Ma Israele e l’establishment della diaspora ebraica etichettano automaticamente ogni critica come antisemita. Il trucco è vecchio: il peso della colpa viene trasferito da quelli che hanno commesso gli orrori di Gaza a quelli che si macchiano di cosiddetto antisemitismo. Non è colpa nostra, è colpa tua, mondo antisemita. Qualunque cosa faccia, Israele ha sempre tutto il mondo contro.
Naturalmente questo non ha senso.
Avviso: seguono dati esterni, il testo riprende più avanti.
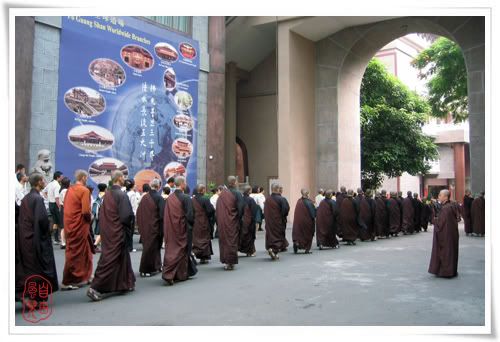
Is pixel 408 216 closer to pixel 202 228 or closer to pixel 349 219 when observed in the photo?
pixel 349 219

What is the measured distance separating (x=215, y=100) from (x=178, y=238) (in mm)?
12217

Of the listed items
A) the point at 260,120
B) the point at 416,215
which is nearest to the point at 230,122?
the point at 260,120

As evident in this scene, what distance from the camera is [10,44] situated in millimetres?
5387

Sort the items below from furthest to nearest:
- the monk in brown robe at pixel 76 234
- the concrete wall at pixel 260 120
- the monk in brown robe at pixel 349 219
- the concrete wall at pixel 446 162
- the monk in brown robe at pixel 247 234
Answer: the concrete wall at pixel 446 162 → the concrete wall at pixel 260 120 → the monk in brown robe at pixel 349 219 → the monk in brown robe at pixel 247 234 → the monk in brown robe at pixel 76 234

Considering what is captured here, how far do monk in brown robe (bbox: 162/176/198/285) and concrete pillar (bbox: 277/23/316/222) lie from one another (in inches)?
512

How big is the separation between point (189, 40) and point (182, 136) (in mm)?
3763

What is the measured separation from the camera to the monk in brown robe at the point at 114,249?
6.70 meters

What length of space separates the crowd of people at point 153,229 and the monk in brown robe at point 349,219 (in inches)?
1.1

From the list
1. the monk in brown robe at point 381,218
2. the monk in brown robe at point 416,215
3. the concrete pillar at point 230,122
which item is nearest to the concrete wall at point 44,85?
the monk in brown robe at point 381,218

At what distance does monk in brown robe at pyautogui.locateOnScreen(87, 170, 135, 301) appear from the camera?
6695 millimetres

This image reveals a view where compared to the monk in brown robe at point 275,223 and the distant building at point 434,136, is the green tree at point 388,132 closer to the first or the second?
the distant building at point 434,136

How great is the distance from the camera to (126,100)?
628 inches

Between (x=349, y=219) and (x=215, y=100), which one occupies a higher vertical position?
(x=215, y=100)

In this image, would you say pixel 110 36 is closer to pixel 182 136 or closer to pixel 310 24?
pixel 182 136
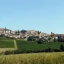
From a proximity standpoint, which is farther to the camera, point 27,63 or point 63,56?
point 63,56

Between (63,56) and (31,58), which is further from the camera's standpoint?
(63,56)

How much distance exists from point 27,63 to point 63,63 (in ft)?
7.66

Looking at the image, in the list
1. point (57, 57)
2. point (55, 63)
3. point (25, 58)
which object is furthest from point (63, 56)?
point (25, 58)

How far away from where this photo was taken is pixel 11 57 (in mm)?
15609

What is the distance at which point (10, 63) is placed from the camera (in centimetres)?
1520

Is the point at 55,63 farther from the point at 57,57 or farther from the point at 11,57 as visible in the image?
the point at 11,57

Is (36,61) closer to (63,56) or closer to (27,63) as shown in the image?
(27,63)

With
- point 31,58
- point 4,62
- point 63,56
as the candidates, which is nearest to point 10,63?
point 4,62

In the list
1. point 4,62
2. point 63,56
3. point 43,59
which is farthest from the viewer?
point 63,56

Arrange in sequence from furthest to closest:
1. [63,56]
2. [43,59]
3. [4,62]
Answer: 1. [63,56]
2. [43,59]
3. [4,62]

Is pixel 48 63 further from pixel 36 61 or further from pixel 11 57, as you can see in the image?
pixel 11 57

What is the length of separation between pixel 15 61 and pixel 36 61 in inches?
56.6

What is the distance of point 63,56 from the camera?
682 inches

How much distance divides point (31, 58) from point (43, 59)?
818 mm
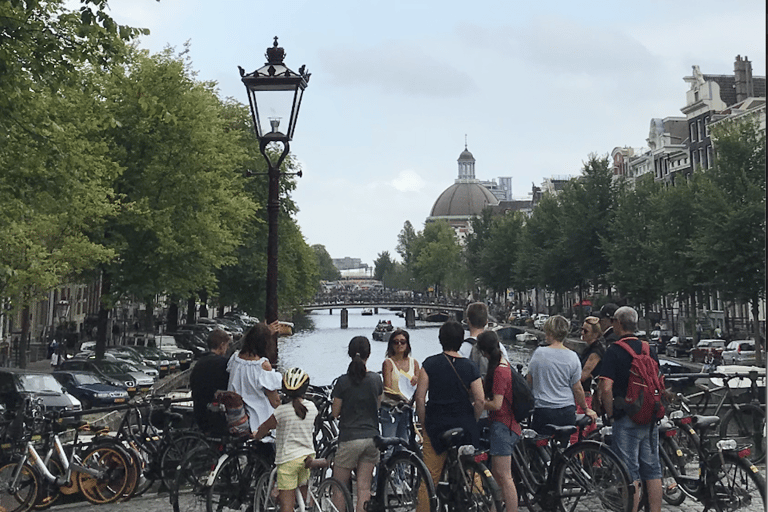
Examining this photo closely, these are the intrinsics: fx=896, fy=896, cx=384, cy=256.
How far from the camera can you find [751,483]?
825 cm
Così come un poliziotto che fa una multa a un automobilista ebreo non è necessariamente antisemita, come vorrebbero far credere alcune organizzazioni ebraiche, e una rapina a un rabbino non è necessariamente motivata dall’odio razziale, anche le critiche a Israele non sono necessariamente motivate dall’odio per gli ebrei.
Queste organizzazioni sono diventate un parafulmine per le critiche a Israele, e se la sono cercata. Questo è il prezzo del loro cieco sostegno a Israele, della loro chiassosa propaganda in nome di Israele, del fatto di aver trasformato ogni comunità ebraica in un ufficio di pubbliche relazioni per Israele e della loro unanime approvazione di qualunque cosa faccia Israele. Siamo un solo popolo, dicono. In questo caso, se ogni ebreo che osa criticare Israele, anche quando è coinvolto in un conflitto brutale, è un ebreo che odia sé stesso, allora tutti sono responsabili.
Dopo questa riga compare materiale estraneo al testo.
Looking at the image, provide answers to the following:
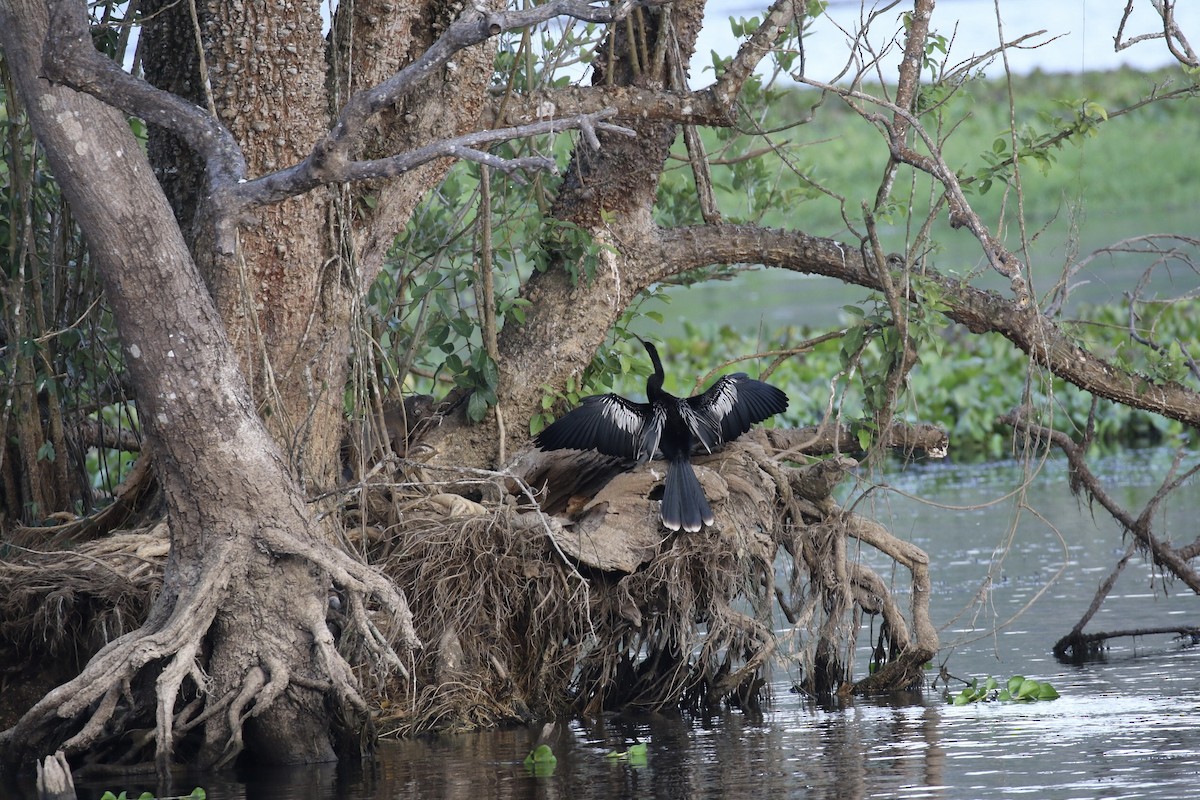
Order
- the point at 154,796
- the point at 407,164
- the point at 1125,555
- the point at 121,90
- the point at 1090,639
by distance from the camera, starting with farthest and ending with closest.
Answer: the point at 1125,555, the point at 1090,639, the point at 154,796, the point at 121,90, the point at 407,164

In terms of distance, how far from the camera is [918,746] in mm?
5152

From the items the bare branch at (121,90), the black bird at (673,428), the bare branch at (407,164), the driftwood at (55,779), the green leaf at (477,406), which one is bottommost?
the driftwood at (55,779)

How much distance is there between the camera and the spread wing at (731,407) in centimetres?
644

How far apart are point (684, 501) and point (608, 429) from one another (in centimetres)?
46

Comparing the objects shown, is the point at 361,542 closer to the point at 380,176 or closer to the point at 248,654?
the point at 248,654

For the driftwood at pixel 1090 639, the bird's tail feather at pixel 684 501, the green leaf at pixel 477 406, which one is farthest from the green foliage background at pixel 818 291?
the driftwood at pixel 1090 639

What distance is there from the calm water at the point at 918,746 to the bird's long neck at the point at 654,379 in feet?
4.41

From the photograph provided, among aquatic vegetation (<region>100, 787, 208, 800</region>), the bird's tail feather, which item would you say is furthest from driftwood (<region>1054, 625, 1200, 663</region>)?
aquatic vegetation (<region>100, 787, 208, 800</region>)

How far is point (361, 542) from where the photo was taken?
6.19 meters

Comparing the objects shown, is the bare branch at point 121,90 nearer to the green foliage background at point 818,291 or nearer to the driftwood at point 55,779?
the green foliage background at point 818,291

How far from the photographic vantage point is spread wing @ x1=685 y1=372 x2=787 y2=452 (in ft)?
21.1

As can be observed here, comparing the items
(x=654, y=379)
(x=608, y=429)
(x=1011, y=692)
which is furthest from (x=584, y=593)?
(x=1011, y=692)

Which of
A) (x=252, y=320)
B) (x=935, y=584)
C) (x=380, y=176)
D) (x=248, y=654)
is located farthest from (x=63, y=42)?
(x=935, y=584)

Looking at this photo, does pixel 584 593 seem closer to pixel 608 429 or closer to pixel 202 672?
pixel 608 429
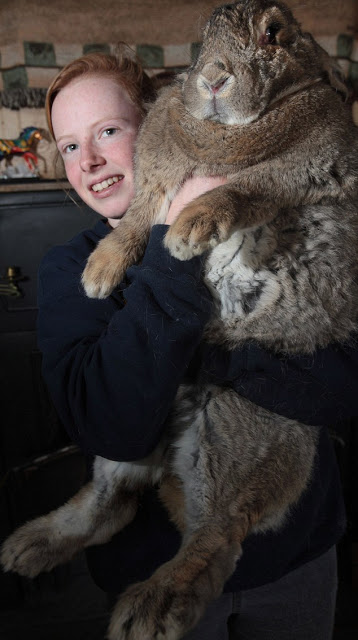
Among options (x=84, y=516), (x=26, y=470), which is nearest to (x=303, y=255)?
(x=84, y=516)

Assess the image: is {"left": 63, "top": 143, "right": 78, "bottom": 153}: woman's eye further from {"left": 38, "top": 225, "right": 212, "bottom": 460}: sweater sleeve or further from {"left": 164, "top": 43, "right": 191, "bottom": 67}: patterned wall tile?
{"left": 164, "top": 43, "right": 191, "bottom": 67}: patterned wall tile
Numerosi ebrei che vivono all’estero mi hanno scritto in preda al panico durante la guerra, chiedendomi di non scrivere più i miei articoli e di smetterla con le critiche, perché gli antisemiti le usavano a loro favore. Ho risposto loro che ciascun aggiornamento da Gaza faceva più danni all’immagine di Israele di tutti i miei articoli messi insieme. Conosco anche molte persone che hanno ancora simpatia per Israele proprio perché c’è ancora qualche resto di una società libera che ammette le critiche.
In ogni caso, gli ebrei dovrebbero esprimere i propri timori allo stato di Israele. Oggi molti ebrei hanno paura. In parte queste paure sono forse esagerate, in parte sono giustificate. A mio parere in Europa essere musulmano è tuttora più difficile che essere ebreo. Ma a Parigi gli ebrei non hanno più il coraggio di portare la kippah, in Belgio a una donna è stato impedito di entrare in un negozio perché era ebrea e un giornalista francese mi ha detto recentemente che nel suo Paese l’odio per Israele e gli ebrei non è mai stato così forte.
Queste lamentele vanno indirizzate a Israele, perché è Israele che ha la responsabilità di Gaza.
Chiunque abbia a cuore la sorte degli ebrei, chiunque sia sconvolto dagli episodi di antisemitismo, avrebbe dovuto pensarci prima di condurre Israele in un’altra guerra senza senso. Il mondo non è sempre contro Israele. Basta ricordare il periodo degli accordi di Oslo, quando tutto il mondo era dalla sua parte, compresa una parte del mondo arabo. Il mondo sarebbe ben contento di riabbracciare Israele, se la smettesse di comportarsi come un bullo e un oppressore.
Mio dio, l’antisemitismo è tornato. Forse è vero. Ma è Israele che ha acceso la miccia.
Gideon Levy è un opinionista israeliano. Il suo articolo è stato pubblicato su Haaretz.